A proposta ainda será debatida pelos parlamentares antes de uma definição oficial.
Como é calculado o reajuste
A fórmula utilizada para chegar ao novo valor considera dois fatores principais: a variação do Índice Nacional de Preços ao Consumidor (INPC), acumulado nos últimos 12 meses, e o ganho real acima da inflação.
O INPC, indicador divulgado pelo IBGE e responsável por medir o aumento de preços para famílias com renda de até cinco salários mínimos, registrou alta de 4,78% até novembro deste ano. A esse percentual são acrescidos 2,5% referentes ao ganho real, totalizando o reajuste de 7,44%.
Essa política de valorização do piso nacional tem como objetivo preservar o poder de compra do trabalhador e garantir um acréscimo além da inflação acumulada.
Impacto nos benefícios previdenciários e sociais
Caso o novo valor seja aprovado, diversas categorias que recebem benefícios atrelados ao salário mínimo também serão impactadas. Aposentadorias e pensões pagas pelo INSS seguem obrigatoriamente o piso nacional.
Atualmente, cerca de 70% dos segurados do instituto recebem exatamente um salário mínimo, número que corresponde a aproximadamente 28 milhões de pessoas.

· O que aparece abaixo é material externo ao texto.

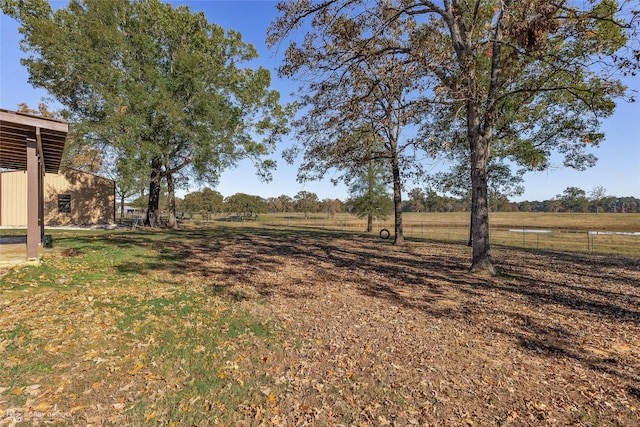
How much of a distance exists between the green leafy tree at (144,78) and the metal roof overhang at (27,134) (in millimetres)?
9006

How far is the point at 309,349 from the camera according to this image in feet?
15.6

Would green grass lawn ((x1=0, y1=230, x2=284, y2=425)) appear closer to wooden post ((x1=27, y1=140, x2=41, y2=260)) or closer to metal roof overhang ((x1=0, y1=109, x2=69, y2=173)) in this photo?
wooden post ((x1=27, y1=140, x2=41, y2=260))

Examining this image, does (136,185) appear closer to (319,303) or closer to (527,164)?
(319,303)

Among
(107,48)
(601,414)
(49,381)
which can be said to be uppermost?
(107,48)

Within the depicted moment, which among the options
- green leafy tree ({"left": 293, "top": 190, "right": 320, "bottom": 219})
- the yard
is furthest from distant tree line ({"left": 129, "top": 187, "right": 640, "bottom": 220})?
→ the yard

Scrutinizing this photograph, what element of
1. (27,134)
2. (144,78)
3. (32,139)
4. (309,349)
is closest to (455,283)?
(309,349)

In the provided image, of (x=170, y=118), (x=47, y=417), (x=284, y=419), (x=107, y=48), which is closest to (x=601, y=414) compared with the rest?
(x=284, y=419)

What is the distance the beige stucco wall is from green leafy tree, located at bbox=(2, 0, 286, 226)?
14.4 feet

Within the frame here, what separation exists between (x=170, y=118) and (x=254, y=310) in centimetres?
1769

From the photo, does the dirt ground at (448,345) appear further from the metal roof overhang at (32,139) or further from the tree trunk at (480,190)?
the metal roof overhang at (32,139)

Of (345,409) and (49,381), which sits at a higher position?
(49,381)

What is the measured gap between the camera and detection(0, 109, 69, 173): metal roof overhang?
23.8 feet

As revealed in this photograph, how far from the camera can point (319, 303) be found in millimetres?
6844

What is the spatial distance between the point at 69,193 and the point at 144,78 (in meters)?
11.3
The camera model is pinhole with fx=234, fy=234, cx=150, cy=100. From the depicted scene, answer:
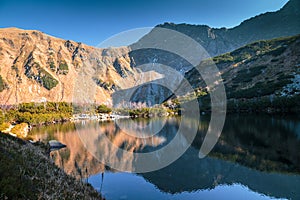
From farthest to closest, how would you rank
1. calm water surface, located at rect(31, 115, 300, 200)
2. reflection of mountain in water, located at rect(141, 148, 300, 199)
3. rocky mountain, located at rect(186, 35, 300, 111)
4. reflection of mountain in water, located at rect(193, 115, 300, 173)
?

Para quem recebe acima do valor mínimo, a correção funciona de forma diferente: o reajuste acompanha o INPC fechado em dezembro. As projeções do mercado financeiro indicam um índice inferior a 5% em 2025, o que deve influenciar diretamente os benefícios superiores ao piso, afetando cerca de 12 milhões de aposentados e pensionistas.
Teto do INSS também será reajustado
Além das aposentadorias, o teto pago pelo INSS segue o mesmo percentual aplicado ao INPC. Atualmente fixado em R$ 8.157,41, o valor deve ser revisto quando o índice for oficialmente consolidado.
Com a proposta em análise no Legislativo, trabalhadores e segurados aguardam os próximos passos do debate que definirá o salário mínimo vigente a partir de janeiro de 2026.